MATERIAL SHOWN:
● ● ● ●
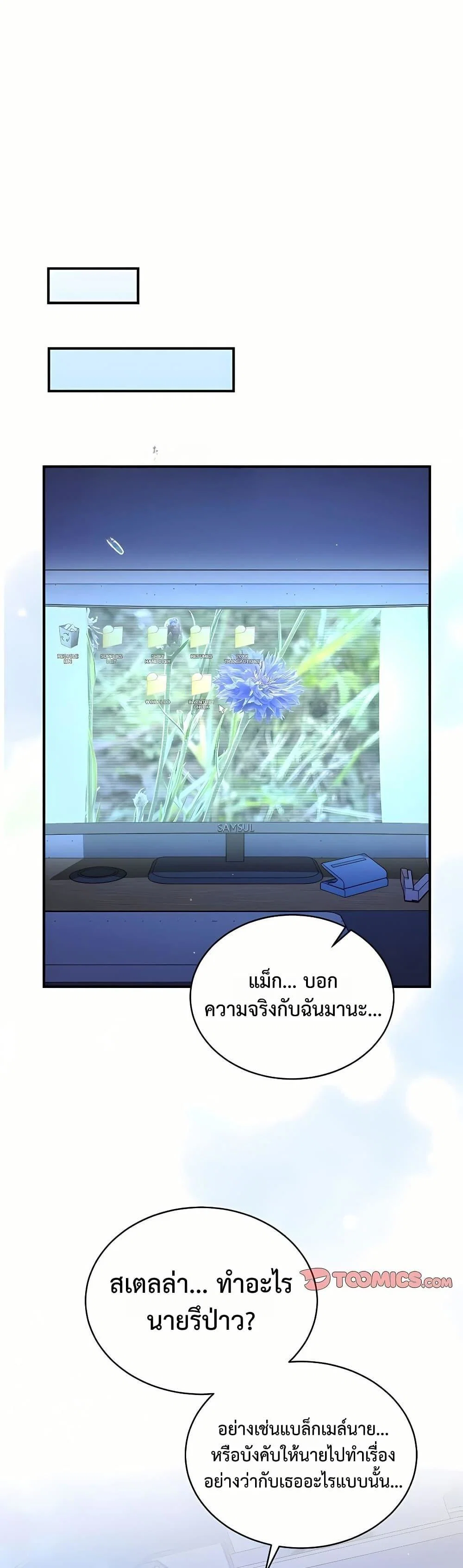ใครจะสนใจล่ะ แม้มันจะเป็นคำโกหก? ตอนที่ 5 หน้า 41 - โดจินแปลไทย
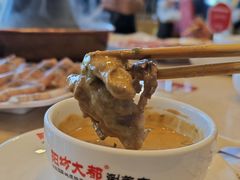 -阳坊大都涮羊肉(阳坊总店)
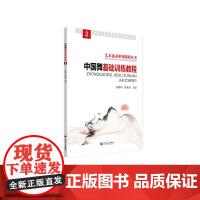 中国舞基础训练教程.2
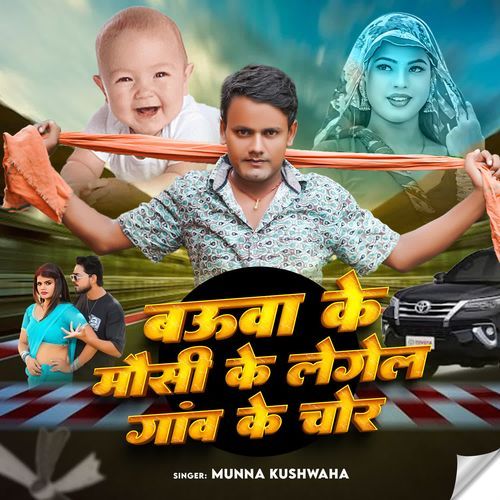 Baua Ke Mausi Ke Legai Gawe Ke Chor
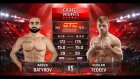 Арсен Батыров vs. Руслан Тедеев / Arsen Batyrov vs. Ruslan Tedeev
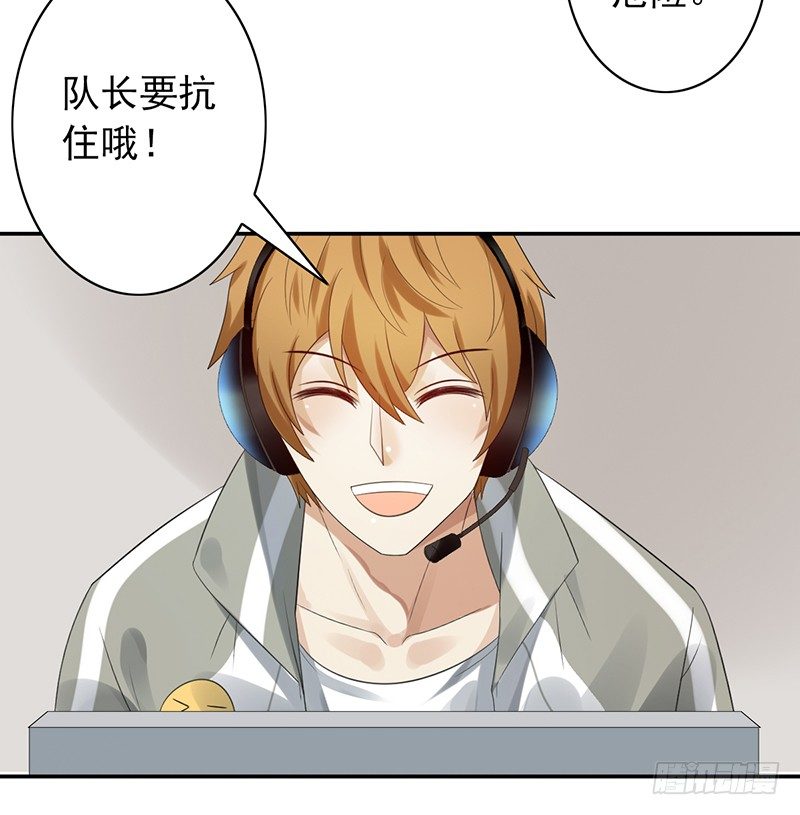 《野区老祖》漫画最新章节第66话：反杀免费下拉式在线观看章节第【18】张图片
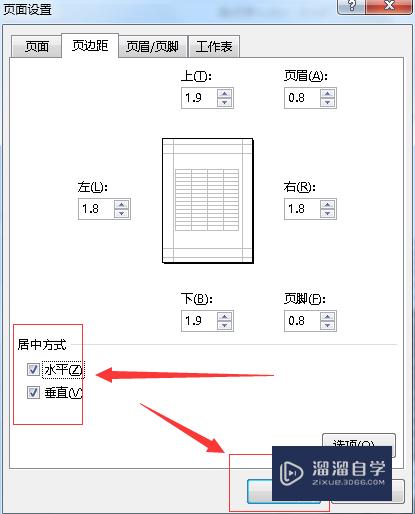 Excel表格打印技巧(excel表格打印技巧多页怎么设置)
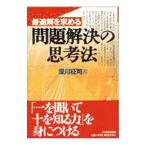 最適解を求める問題解決の思考法／深川征司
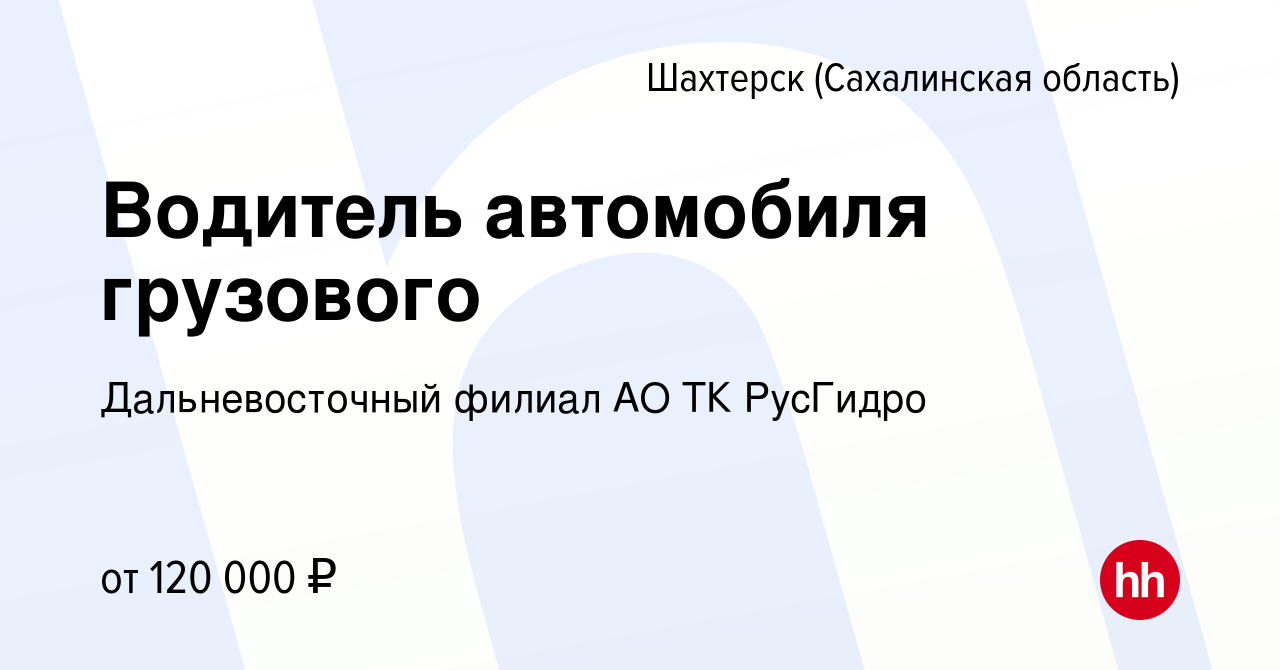 Вакансия Водитель автомобиля грузового в Шахтерске, работа в компании  Дальневосточный филиал АО ТК РусГидро (вакансия в архиве c 29 сентября 2022)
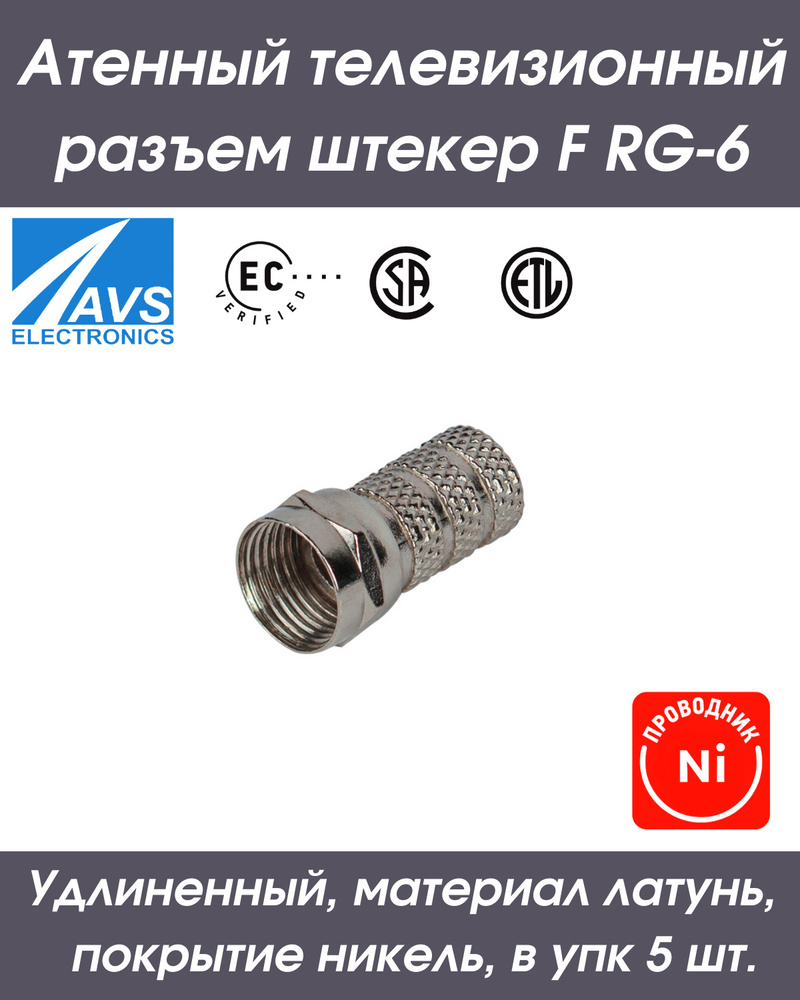 Антенный телевизионный разъем штекер F RG-6 (AB) удлиненный Ripo ...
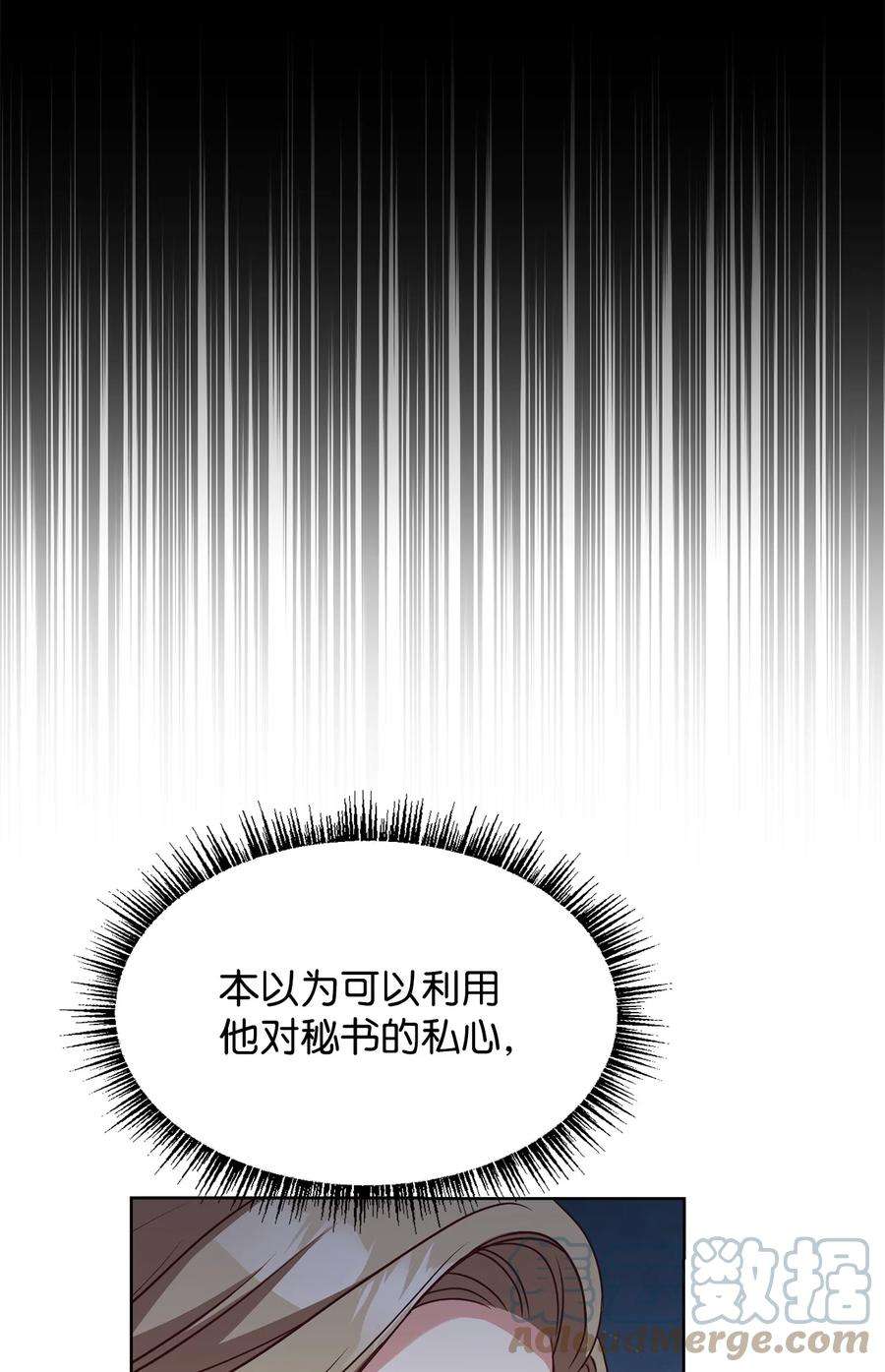 霸王需要秘书的理由54 活死人重现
● ● ● ●
Lines from the one containing "Вакансия Водитель автомобиля" through the end of the material above must be reproduced exactly; pictures must not be.

RESULT OF THIS TASK:
 Вакансия Водитель автомобиля грузового в Шахтерске, работа в компании  Дальневосточный филиал АО ТК РусГидро (вакансия в архиве c 29 сентября 2022)
 Антенный телевизионный разъем штекер F RG-6 (AB) удлиненный Ripo ...
 霸王需要秘书的理由54 活死人重现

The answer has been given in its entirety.